Кстати, возьмите двухтомник, вышедший к столетию Художественного театра и отредактированный Анатолием Смелянским. Про «Так победим!», про «Серебряную свадьбу», про «Перламутровую Зинаиду» там написано совсем иначе. «Так победим!» и вовсе глядит шедевром. Думается, такая высокая оценка имела основание. Игра Калягина была событием общественной и театральной жизни. Это была выдающаяся роль очень большого актера. Монологи Ленина из пьесы Михаила Шатрова звучали откровением для очень многих. А для других было важно, что это, известное им прежде, доносится теперь со сцены… Так что сегодняшняя переоценка выглядит еще и как совершенно неисторичный подход ученого-театроведа.

**Собранные данные**
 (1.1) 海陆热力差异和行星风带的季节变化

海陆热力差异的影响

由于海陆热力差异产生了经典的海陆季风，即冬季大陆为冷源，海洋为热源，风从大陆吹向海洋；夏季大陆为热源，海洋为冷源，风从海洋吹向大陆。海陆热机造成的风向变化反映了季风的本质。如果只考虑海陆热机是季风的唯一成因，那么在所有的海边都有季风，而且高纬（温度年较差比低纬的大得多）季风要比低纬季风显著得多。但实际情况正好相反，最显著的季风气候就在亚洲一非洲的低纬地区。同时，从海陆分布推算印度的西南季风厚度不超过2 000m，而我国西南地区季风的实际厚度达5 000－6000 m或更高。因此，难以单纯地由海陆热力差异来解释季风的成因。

**Список заданий**
(A) Кто, согласно тексту о спектакле «Так победим!», отредактировал двухтомник, вышедший к столетию Художественного театра?
(B) Напишите, что могло бы идти дальше в тексте о спектакле «Так победим!» после его последнего предложения.

**Ответы к заданиям**
(A) Анатолий Смелянский.

(B)
Короче, автор не пишет о том, что два или три года назад совершенно иначе оценивал те же спектакли — в разной степени, но всегда с положительным знаком. Ни слова о том, когда, где, почему, при каких обстоятельствах случилась переоценка ценностей, почему так резко он разошелся с собой прежним… Но такого рода автокомментарий был бы возможен только в случае прежнего самообмана и последующего прозрения. Отсутствие комментария, увы, исключает самообман. Повторюсь: пока я читал эту книгу, меня неотступно преследовал вопрос: а где же был автор? Тем более, что взгляд постороннего ему не слишком удается: все время приходится упоминать, где останавливался в разъездах, куда приходилось ходить по вызову, какие «выпадали» льготы…
Похоже на взгляд эмигранта, которому срочно и во что бы то ни стало нужно заверить новое окружение: я, конечно, там был, мед-пиво пил, но не был «с ними», не был своим среди «них». Моя сегодняшняя «правда», мои нынешние оценки — тому порукой и подтверждение!
Глава о Ефремове вызвала наибольшие споры еще до выхода книги. Выше я пытался показать, что претензий хватает и без нее. И все-таки нескольких слов — в дополнение к уже сказанному — она заслуживает.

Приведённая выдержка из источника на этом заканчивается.